§ **ページの抜粋**
··········
2020/10/25
3話「スパイを探れ!」再レビュー 脚本 溝田佳奈氏、監督 手銭弘喜氏
冒頭、小倉さんのナレーションから始まります。烏山興業と学園の誰かが繋がっているのではという気持ちが湧きあがったさやかが、深刻になっているという状況が説明されます。
出勤してきた鳩山が、「何か用?」とさやかに尋ねます。さやかは否定しますが、「用がありそうな顔で見てた」という鳩山に、「全くの誤解です」と冷たく返すさやか。「用があるなら、放課後は炉ばた亭という店にいる」としっかり伝える抜け目ない鳩山です。
「自信過剰じゃないの?」と思いながら、見つめるさやかでオープニングです。
職場に他にいる女性はひみこ先生(塩沢ときさん)位ですから、こんなかわいい子がくれば当然色々動きたくなる気持ちになるのはわかるのですが、この時の鳩山の真意はどうだったんでしょう?
CMあけ、なんだかんだ言って、鳩山に言われた「炉ばた亭」へとむかうさやかです。
(この場所の聖地巡りは以下の記事を)
店に入ったところで、鳩山が「チューハイ」を二つオーダーしますが、「チューハイって何ですか?」と真顔で尋ねるさやかです。
一瞬、とぼけてると受け取るも、本当に飲んだことがないというさやかに少しあきれる鳩山ですが、チューハイがサーブされた時のさやかが一気に8割がた飲み干すのを見て更に驚きます。一方、飲み干した瞬間、しゃっくりが止まらなくなり、不思議がるさやかです。
「用は何だい?」と鳩山に聞かれ、一瞬質問の意味が分からず戸惑うと、「用があるからここに来たんだろ?それとも僕が恋しくて?」と言われ、「冗談じゃありません」と不機嫌に返した後、本題の学園の誰かが情報提供しているのでは?と疑問をぶつけますが、あっさり教頭が情報提供していると答える鳩山です。その回答に、さやかは驚くもしゃっくりが止まらず、それ以上話ができません。
鳩山は、証拠がないし、自分は警察ではなく教師なので・・等と説明するも、全くコメントできないさやかが心配になる鳩山ですが、さやかは「大丈夫じゃありません。天井がくるくる回ってる」といいながら、自分を落ちつかせようと更にチューハイを飲み泥沼にハマっていくさやかです。
そんな中、カウンターに突然2年A組の青木ミカが姿を見せ、「どうしたんだろ?私?」と経験のない不調に戸惑うさやかに「酔っ払った」事を冷静に告げます。
その言葉に「これ、お酒?」とようやく気づくさやかですが、鳩山は「当たり前だろ。それが商売」といった後、ミカと「なぜ飲み屋に?」、「ここは私の家」、「偶然、嘘みたい」という会話をしている間に、目がトロンとして挙句に気を失ってしまうさやかです。
さやかを背負って文句を言いながら歩く鳩山に、満更悪い気もしないくせにとからかうミカ。その後「いい加減にしろ。ガキのくせに」、「おあいにく様。私、小5の時から女です」「はいはい、そりゃ良かったね」というやり取り続きます。
··········
§ **資料**
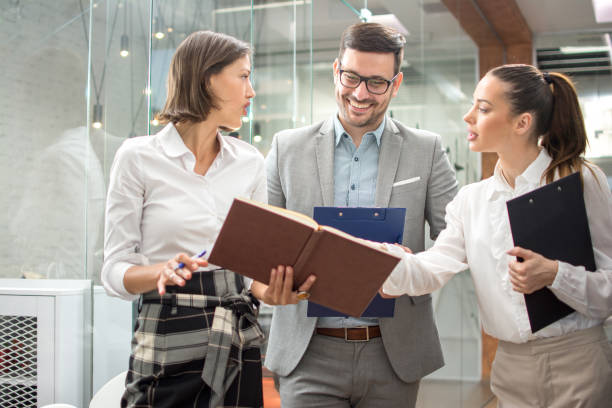 istock Business team discussing documents during an informal meeting in office lobby 1179565925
··········
§ **練習問題**
第3話のレビューの「CMあけ、なんだかんだ言って、鳩山に言われた「炉ばた亭」へとむかうさやかです。」から「なり、不思議がるさやかです。」までの部分を、一字も変えずに書き写してください。

§ **解答**
CMあけ、なんだかんだ言って、鳩山に言われた「炉ばた亭」へとむかうさやかです。
(この場所の聖地巡りは以下の記事を)
店に入ったところで、鳩山が「チューハイ」を二つオーダーしますが、「チューハイって何ですか?」と真顔で尋ねるさやかです。
一瞬、とぼけてると受け取るも、本当に飲んだことがないというさやかに少しあきれる鳩山ですが、チューハイがサーブされた時のさやかが一気に8割がた飲み干すのを見て更に驚きます。一方、飲み干した瞬間、しゃっくりが止まらなくなり、不思議がるさやかです。